Arrange the data below as a JSON list of strings, with one string per line and blank lines left out.

[Lines of data]
======

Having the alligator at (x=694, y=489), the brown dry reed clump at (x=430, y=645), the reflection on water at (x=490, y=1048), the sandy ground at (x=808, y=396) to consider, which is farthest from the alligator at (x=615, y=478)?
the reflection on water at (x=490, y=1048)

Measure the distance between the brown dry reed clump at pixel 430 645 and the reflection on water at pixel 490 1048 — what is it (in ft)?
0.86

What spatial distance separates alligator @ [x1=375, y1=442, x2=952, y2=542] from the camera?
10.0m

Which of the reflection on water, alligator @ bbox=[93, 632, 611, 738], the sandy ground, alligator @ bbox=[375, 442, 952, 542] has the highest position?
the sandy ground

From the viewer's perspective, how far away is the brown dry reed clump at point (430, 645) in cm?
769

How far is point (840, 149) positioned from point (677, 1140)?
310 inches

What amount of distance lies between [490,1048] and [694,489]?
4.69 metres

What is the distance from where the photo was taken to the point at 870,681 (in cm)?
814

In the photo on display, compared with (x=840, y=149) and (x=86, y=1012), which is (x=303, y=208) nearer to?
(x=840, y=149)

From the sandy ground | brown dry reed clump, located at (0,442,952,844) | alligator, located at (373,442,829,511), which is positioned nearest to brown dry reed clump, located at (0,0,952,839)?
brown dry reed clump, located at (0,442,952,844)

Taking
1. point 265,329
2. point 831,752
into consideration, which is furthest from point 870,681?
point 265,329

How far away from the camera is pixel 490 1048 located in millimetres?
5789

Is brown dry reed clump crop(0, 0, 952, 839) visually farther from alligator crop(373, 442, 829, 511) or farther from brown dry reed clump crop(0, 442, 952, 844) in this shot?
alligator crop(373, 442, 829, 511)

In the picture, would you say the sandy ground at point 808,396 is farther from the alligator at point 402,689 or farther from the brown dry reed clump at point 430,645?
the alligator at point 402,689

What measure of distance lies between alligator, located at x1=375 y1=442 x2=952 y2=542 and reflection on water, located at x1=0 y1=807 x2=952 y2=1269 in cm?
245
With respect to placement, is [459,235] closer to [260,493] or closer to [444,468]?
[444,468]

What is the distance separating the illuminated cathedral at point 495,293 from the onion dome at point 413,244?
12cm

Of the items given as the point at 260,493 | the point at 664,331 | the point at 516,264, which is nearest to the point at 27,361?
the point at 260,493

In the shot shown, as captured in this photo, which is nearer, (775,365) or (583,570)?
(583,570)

======

ANSWER TO THE PROBLEM:
[
  "Having the alligator at (x=694, y=489), the brown dry reed clump at (x=430, y=645), the reflection on water at (x=490, y=1048), the sandy ground at (x=808, y=396) to consider, which is farthest from the alligator at (x=615, y=478)?",
  "the reflection on water at (x=490, y=1048)",
  "Measure the distance between the brown dry reed clump at pixel 430 645 and the reflection on water at pixel 490 1048 — what is it (in ft)?",
  "0.86",
  "What spatial distance separates alligator @ [x1=375, y1=442, x2=952, y2=542] from the camera?",
  "10.0m",
  "Which of the reflection on water, alligator @ bbox=[93, 632, 611, 738], the sandy ground, alligator @ bbox=[375, 442, 952, 542] has the highest position?",
  "the sandy ground",
  "From the viewer's perspective, how far away is the brown dry reed clump at point (430, 645) in cm?",
  "769",
  "How far is point (840, 149) positioned from point (677, 1140)?",
  "310 inches",
  "What amount of distance lies between [490,1048] and [694,489]?",
  "4.69 metres",
  "What is the distance from where the photo was taken to the point at 870,681 (in cm)?",
  "814",
  "In the photo on display, compared with (x=840, y=149) and (x=86, y=1012), which is (x=303, y=208) nearer to?",
  "(x=840, y=149)",
  "From the sandy ground | brown dry reed clump, located at (0,442,952,844) | alligator, located at (373,442,829,511), which is positioned nearest to brown dry reed clump, located at (0,0,952,839)?",
  "brown dry reed clump, located at (0,442,952,844)",
  "Taking",
  "1. point 265,329",
  "2. point 831,752",
  "into consideration, which is furthest from point 870,681?",
  "point 265,329",
  "How far away from the camera is pixel 490 1048 located in millimetres?",
  "5789",
  "Is brown dry reed clump crop(0, 0, 952, 839) visually farther from alligator crop(373, 442, 829, 511) or farther from brown dry reed clump crop(0, 442, 952, 844) in this shot?",
  "alligator crop(373, 442, 829, 511)",
  "In the picture, would you say the sandy ground at point 808,396 is farther from the alligator at point 402,689 or farther from the brown dry reed clump at point 430,645?",
  "the alligator at point 402,689",
  "What measure of distance lies between alligator, located at x1=375 y1=442 x2=952 y2=542 and reflection on water, located at x1=0 y1=807 x2=952 y2=1269 in cm?",
  "245",
  "With respect to placement, is [459,235] closer to [260,493] or closer to [444,468]?",
  "[444,468]",
  "What is the distance separating the illuminated cathedral at point 495,293 from the onion dome at point 413,244?",
  "12cm",
  "Of the items given as the point at 260,493 | the point at 664,331 | the point at 516,264, which is nearest to the point at 27,361?",
  "the point at 260,493",
  "In the shot shown, as captured in this photo, which is nearer, (775,365) or (583,570)?",
  "(583,570)"
]